Ching’ani emphasized that the BWB’s resolve still remains to maintain their vision — which is to continue providing safe and consistent water supply; respond to faults in time; reduce and minimize situations of dry taps; efficiently accommodate new connections and to use durable materials.
“All these require financial resources — hence the need to use cost reflective tariffs and not cosmetic tariffs,” he emphasized, while also declaring that “for all low income customers, many areas of which are served by water kiosks, the tariff remains unadjusted — zero increase.
“This is to cushion any economic impact. When effecting the tariff increase, Blantyre Water Board has decided that all low income residential locations will have a zero increase. Thus, we are very sensitive to the plight of the financially vulnerable customers.

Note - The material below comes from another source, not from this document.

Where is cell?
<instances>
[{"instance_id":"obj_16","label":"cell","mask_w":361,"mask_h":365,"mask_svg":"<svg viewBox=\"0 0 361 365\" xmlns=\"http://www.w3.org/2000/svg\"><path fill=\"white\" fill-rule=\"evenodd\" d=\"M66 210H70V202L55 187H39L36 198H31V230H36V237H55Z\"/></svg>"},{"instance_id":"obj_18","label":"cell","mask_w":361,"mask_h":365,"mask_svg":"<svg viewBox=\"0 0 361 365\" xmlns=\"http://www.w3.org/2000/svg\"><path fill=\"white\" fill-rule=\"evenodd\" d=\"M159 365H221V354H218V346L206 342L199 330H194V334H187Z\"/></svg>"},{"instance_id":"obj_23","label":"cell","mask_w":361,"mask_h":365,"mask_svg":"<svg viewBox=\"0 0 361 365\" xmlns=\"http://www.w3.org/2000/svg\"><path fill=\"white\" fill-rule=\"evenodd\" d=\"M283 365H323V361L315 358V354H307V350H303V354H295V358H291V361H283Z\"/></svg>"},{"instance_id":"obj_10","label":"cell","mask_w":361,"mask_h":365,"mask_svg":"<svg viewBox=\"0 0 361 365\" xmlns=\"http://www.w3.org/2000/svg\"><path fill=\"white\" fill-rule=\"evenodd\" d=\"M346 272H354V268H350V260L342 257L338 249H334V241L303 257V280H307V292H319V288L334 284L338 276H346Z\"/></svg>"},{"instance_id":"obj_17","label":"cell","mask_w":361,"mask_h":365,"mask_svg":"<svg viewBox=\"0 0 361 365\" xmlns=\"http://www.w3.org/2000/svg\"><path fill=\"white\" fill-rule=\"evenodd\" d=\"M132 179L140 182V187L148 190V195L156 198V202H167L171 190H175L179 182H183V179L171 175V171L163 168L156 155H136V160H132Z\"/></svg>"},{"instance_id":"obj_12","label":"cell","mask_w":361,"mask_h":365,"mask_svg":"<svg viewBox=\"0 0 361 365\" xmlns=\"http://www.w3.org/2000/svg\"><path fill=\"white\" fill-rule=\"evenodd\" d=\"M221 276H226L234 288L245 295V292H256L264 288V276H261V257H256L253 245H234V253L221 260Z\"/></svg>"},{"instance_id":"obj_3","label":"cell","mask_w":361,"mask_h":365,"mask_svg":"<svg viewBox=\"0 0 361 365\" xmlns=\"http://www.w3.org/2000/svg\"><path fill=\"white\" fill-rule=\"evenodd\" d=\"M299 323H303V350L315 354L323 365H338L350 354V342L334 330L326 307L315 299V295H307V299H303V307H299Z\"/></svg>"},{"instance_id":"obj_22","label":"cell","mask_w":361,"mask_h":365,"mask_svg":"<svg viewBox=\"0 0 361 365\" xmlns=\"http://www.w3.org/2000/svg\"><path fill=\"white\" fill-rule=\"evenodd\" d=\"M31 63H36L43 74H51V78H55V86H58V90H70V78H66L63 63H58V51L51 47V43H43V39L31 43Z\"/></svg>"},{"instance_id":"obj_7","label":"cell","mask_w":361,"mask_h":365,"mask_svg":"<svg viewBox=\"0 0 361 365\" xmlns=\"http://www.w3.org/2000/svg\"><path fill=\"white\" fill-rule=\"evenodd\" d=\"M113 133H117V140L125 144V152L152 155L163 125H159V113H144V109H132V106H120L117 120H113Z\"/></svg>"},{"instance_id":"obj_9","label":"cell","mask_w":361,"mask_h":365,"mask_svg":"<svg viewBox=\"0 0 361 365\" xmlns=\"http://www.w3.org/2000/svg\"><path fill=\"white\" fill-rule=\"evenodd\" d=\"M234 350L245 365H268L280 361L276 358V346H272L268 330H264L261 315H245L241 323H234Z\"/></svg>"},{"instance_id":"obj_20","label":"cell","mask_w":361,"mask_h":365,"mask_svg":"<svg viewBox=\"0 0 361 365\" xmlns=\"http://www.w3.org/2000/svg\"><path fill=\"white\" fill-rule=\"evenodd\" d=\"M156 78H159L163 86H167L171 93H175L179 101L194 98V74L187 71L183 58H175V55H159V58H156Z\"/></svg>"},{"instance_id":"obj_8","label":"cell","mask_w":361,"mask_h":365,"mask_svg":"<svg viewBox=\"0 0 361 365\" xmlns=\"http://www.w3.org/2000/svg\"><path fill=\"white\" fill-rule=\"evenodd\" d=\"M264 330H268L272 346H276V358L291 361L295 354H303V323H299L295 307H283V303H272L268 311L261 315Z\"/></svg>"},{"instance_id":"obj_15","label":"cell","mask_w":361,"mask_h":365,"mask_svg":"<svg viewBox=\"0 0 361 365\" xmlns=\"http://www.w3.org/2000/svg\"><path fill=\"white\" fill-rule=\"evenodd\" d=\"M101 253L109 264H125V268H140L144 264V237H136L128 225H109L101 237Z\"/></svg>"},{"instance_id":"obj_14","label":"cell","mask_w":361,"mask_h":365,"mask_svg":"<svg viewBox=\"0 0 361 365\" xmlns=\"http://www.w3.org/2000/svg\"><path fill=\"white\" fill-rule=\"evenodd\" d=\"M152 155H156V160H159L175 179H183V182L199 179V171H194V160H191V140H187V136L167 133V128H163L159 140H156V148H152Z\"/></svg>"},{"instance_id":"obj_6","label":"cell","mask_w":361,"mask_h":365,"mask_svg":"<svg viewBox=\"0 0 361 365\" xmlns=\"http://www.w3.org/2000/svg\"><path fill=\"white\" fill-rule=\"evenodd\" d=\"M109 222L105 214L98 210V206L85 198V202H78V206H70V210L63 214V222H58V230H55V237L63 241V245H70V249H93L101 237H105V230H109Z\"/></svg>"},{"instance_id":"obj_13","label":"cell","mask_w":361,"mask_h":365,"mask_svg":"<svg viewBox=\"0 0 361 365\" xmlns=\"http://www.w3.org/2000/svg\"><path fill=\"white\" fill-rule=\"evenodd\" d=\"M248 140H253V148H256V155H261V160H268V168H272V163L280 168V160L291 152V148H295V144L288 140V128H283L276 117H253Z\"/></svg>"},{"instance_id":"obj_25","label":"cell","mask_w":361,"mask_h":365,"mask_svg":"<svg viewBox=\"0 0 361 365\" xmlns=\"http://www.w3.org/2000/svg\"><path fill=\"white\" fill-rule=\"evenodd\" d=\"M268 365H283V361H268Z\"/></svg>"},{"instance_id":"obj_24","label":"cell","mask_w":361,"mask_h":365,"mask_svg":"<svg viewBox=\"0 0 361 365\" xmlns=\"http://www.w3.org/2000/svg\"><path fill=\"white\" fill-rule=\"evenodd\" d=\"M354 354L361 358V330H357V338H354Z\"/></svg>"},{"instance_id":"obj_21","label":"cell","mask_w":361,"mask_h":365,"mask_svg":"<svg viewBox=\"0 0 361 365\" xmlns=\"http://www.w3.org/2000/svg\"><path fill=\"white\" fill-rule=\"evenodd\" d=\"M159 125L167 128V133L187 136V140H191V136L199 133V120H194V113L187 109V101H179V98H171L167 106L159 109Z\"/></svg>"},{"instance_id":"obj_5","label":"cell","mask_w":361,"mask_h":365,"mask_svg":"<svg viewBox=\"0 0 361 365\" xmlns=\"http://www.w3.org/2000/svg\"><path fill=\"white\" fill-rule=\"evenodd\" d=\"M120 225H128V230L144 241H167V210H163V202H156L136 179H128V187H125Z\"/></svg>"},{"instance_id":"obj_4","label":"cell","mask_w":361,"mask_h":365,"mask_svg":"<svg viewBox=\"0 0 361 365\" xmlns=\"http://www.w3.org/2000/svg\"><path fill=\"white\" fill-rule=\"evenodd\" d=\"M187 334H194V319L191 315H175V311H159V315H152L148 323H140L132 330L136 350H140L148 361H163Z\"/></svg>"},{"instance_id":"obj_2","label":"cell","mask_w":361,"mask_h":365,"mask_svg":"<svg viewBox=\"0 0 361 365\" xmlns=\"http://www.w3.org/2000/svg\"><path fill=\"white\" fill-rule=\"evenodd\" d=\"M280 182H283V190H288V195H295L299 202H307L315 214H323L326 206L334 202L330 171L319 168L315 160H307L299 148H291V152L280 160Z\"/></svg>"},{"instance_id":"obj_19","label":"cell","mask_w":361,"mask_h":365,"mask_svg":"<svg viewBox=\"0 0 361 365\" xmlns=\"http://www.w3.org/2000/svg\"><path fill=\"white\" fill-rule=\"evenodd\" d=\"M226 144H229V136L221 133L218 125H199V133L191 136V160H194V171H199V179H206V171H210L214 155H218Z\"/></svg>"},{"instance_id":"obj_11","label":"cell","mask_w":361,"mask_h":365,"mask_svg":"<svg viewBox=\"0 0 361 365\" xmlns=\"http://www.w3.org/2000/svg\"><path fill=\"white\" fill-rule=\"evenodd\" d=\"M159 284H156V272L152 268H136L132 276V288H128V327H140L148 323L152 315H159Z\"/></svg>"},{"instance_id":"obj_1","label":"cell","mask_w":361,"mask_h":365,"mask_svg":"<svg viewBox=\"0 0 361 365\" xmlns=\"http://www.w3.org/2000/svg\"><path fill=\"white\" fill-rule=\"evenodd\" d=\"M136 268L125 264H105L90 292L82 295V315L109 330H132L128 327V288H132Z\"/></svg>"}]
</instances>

He justified the decision for the annual tariff assessment and possible increase by quoting the Water Works Act No 17 of 1995, section 35, on:
* (1) The Board shall make such charges as are approved, within a reasonable time, Board to by the Minister for the supply of quantities of water measured by meter, for the make charges rental of meters, or for the provision of other services. Such charges may differ in for supply of respect of different classes of water consumers;
* (2) Such charges shall be levied and enforced in accordance with rules made by the Minister;
* (3) Such rules may provide for — (a) different rates being fixed and levied in respect of different classes of premises or parts thereof; (b) rates to be increased in response to price inflation;
* (4) A schedule showing the tariff of rates and charges payable to the Board shall be available for inspection at the offices of the Board and shall be advertised in such 15 other manner as the Minister may, on the advice of the Board, prescribe.
BWB was established in 1929 and reconstituted in 1995, that supplies potable water to Blantyre City and rural areas, parts of Chiradzulu and Thyolo Districts — a population of over 1.4 million which has over 74,000 connections.
It has aged network infrastructure, which needs to be upgraded while other challenges include illegal water connections, meter tampering, corruption, faulty and aged water meters and prepaid meter challenges — which are contributors to BWB’s low performance.
Having effected the water tariff adjustment at at 40% from June, there will be annual adjustment of 10% from April 2024 and to reduce short term liabilities by 20% annually from K39.1 billion; improve sales volumes by 46%; reduce operational costs by 70% and increase customer base by 24,000.